## WORK INSTRUCTIONS
Each line from the one containing "Given this setup, evaluate" through the end of the records below must be repeated exactly, and no other line.

(EXCERPTED RECORDS)

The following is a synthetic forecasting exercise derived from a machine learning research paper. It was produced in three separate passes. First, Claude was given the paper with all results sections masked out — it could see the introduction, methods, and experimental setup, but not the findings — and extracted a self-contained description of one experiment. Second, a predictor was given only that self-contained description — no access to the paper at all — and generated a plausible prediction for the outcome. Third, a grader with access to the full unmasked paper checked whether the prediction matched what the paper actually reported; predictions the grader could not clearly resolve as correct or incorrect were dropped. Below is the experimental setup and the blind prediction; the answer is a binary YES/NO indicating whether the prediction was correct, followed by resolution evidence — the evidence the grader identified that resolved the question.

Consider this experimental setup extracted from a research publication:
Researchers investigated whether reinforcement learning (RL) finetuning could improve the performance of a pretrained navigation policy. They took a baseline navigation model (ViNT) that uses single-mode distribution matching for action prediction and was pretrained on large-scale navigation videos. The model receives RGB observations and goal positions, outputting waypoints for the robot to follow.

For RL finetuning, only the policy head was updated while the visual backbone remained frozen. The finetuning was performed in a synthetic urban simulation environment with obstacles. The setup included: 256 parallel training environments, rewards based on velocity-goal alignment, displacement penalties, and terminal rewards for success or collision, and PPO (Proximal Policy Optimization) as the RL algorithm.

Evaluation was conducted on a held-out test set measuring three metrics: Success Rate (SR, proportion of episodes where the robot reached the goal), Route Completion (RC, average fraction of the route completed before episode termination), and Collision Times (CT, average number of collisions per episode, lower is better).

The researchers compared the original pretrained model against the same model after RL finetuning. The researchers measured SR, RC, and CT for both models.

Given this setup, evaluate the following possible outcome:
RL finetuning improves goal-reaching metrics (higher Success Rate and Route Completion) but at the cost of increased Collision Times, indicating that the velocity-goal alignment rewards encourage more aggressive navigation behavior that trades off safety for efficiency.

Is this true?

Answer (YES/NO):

(End EXCERPTED RECORDS)

## TASK OUTPUT
Given this setup, evaluate the following possible outcome:
RL finetuning improves goal-reaching metrics (higher Success Rate and Route Completion) but at the cost of increased Collision Times, indicating that the velocity-goal alignment rewards encourage more aggressive navigation behavior that trades off safety for efficiency.

Is this true?

Answer (YES/NO):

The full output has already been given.